* _To do_
Return every line of the rows below that contains the word "hair", matching case exactly.

* _Material supplied_

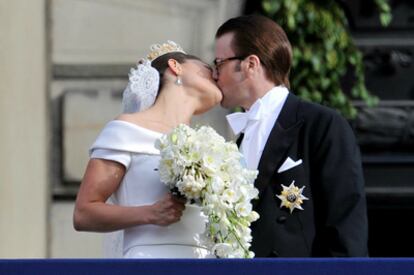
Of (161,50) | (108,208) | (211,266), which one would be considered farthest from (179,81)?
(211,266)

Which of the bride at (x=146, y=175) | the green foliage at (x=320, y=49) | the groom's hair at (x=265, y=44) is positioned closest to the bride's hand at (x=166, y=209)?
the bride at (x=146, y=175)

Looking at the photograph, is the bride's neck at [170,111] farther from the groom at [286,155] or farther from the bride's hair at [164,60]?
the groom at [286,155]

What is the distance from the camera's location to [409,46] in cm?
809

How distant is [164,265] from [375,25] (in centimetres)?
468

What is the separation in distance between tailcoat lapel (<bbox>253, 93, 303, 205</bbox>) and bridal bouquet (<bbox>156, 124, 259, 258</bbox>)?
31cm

* * *

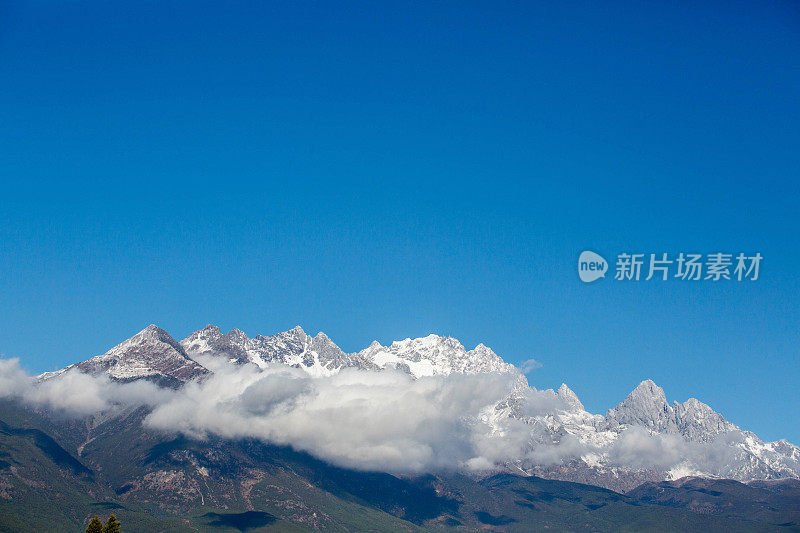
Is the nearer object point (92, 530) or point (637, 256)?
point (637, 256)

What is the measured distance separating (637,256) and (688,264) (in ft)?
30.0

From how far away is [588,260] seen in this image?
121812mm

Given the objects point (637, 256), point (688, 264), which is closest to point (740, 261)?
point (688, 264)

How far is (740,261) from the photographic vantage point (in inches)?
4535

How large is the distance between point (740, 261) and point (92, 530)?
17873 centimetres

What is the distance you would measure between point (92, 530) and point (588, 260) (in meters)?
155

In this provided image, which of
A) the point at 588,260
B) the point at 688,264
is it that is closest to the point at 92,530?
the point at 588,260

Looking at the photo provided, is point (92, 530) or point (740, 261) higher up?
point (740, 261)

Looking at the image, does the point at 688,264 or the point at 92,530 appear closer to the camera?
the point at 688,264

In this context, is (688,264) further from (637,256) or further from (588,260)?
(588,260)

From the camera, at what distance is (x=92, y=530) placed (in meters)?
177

--

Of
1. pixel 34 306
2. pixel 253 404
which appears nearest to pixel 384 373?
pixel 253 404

* _Full solution_
Which of the bride at (x=146, y=175) | the green foliage at (x=320, y=49) | the groom's hair at (x=265, y=44) is positioned closest to the bride's hand at (x=166, y=209)?
Looking at the photograph, is the bride's neck at [170,111] farther from the groom at [286,155] or farther from the bride's hair at [164,60]?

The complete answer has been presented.